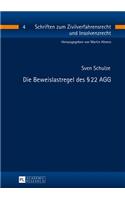 Die Beweislastregel Des § 22 Agg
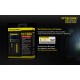 Зарядное устройство Nitecore SC2 с LED дисплеем (0.5A, 1A, 2A, 3A)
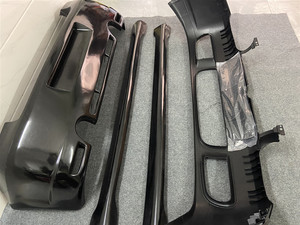 Nuevo Kit de Carrocería Remachado de Alto Rendimiento BTC para VW <span class=keywords><strong>Golf</strong></span> 4 <span class=keywords><strong>MK4</strong></span> 2004-2008 Actualización Estilo <span class=keywords><strong>R32</strong></span> Parachoques Delantero/Trasero - Product Image 3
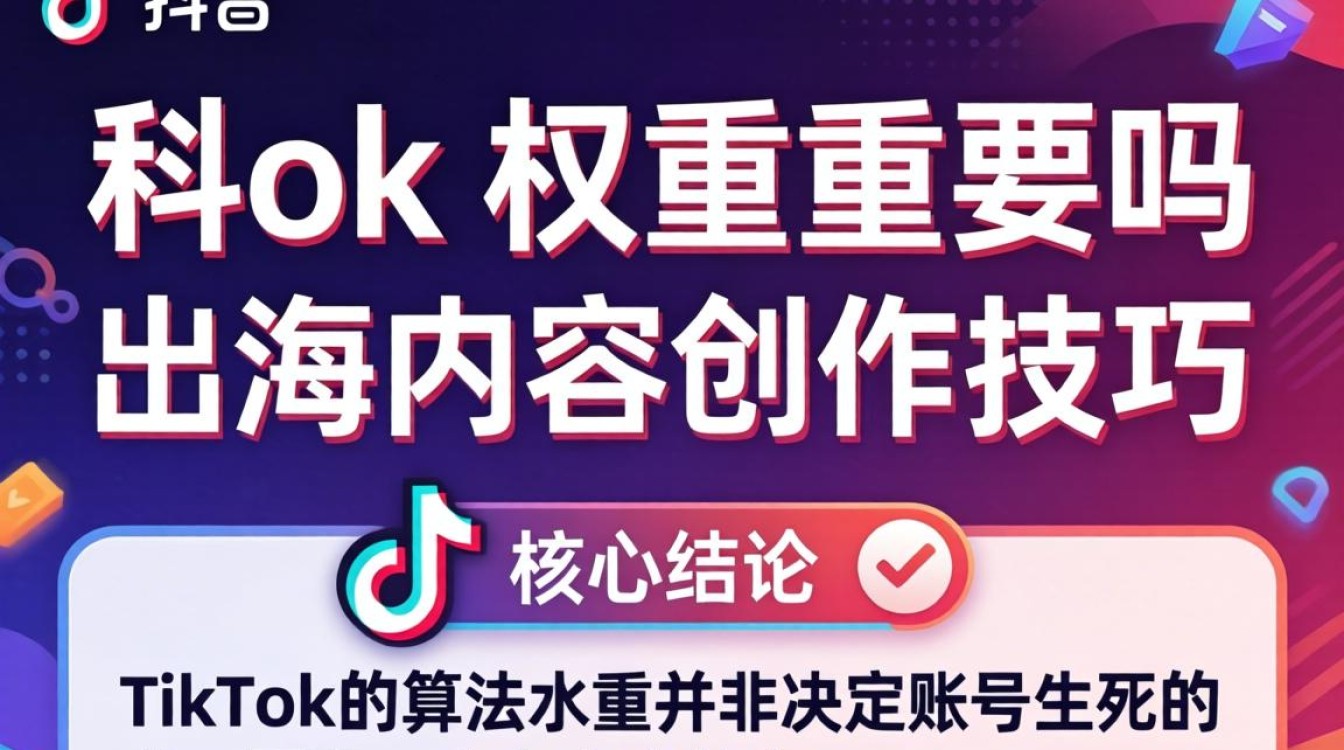 TikTok 账号权重低怎么办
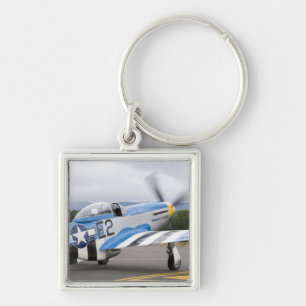 Washington, Olympia, Militärflugschau. Schlüsselanhänger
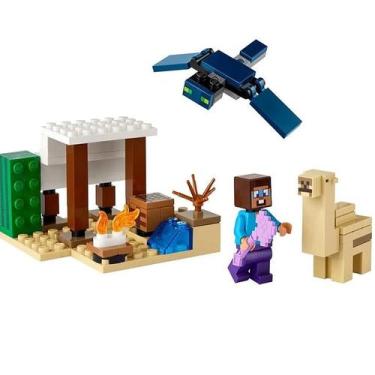 Imagem de Lego Minecraft Expedição do Steve ao Deserto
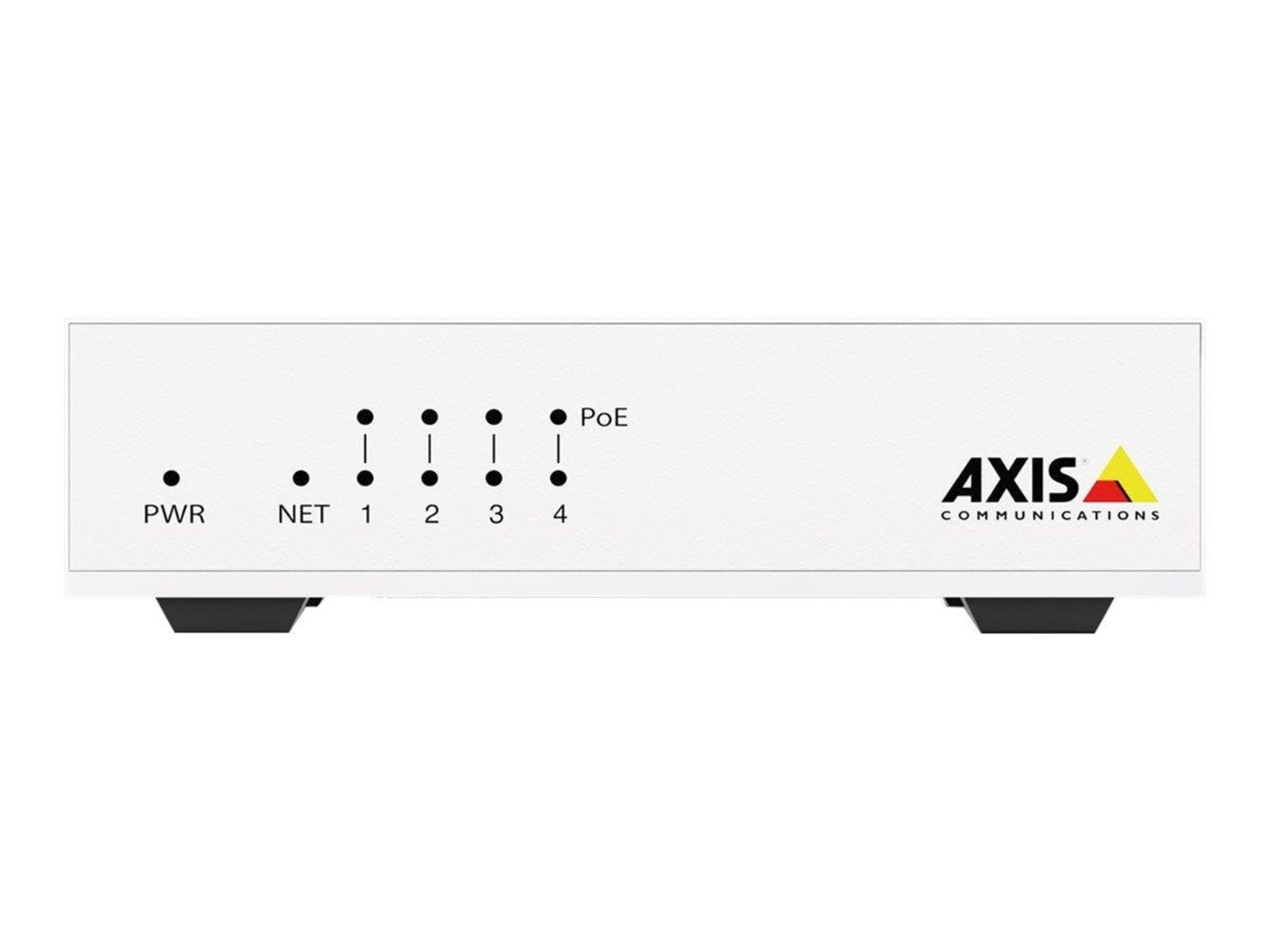 Axis D8004 Unmanaged PoE Switch (PoE+ 60W)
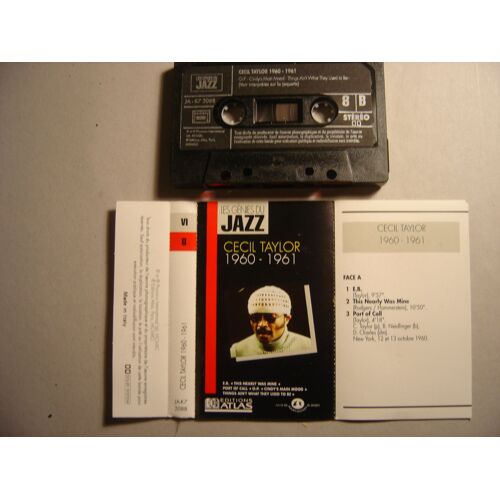 Les Génies Du Jazz! Cecil Taylor 1960-1961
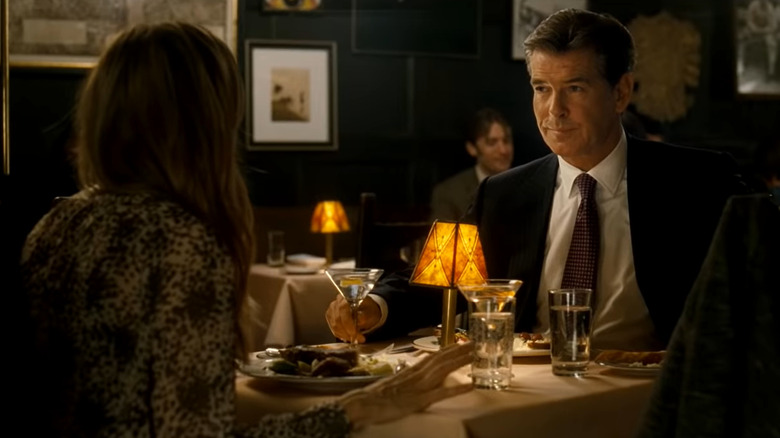 Pierce Brosnan with Sarah Jessica Parker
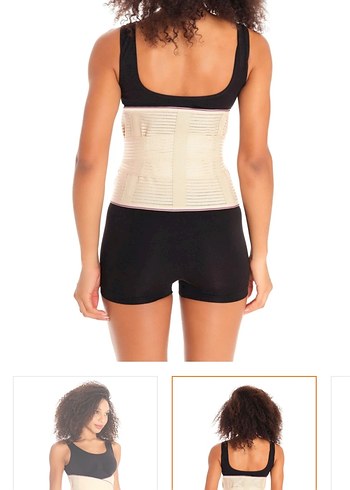 Doğum sonrası incelemeye yardımcı korse toparlayıcı korse - Görsel 2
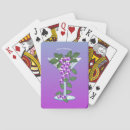 Recherche de raisin jeux de cartes Violet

----------------

WORK ITEM → Write out the captions from all the data again, leaving the pictures out, with "Violet" replaced by "Purple" and nothing else changed.

EXERCISE SOLUTION →
 Die Beweislastregel Des § 22 Agg
 Зарядное устройство Nitecore SC2 с LED дисплеем (0.5A, 1A, 2A, 3A)
 Nuevo Kit de Carrocería Remachado de Alto Rendimiento BTC para VW <span class=keywords><strong>Golf</strong></span> 4 <span class=keywords><strong>MK4</strong></span> 2004-2008 Actualización Estilo <span class=keywords><strong>R32</strong></span> Parachoques Delantero/Trasero - Product Image 3
 TikTok 账号权重低怎么办
 Washington, Olympia, Militärflugschau. Schlüsselanhänger
 Imagem de Lego Minecraft Expedição do Steve ao Deserto
 Axis D8004 Unmanaged PoE Switch (PoE+ 60W)
 Les Génies Du Jazz! Cecil Taylor 1960-1961
 Pierce Brosnan with Sarah Jessica Parker
 Doğum sonrası incelemeye yardımcı korse toparlayıcı korse - Görsel 2
 Recherche de raisin jeux de cartes Purple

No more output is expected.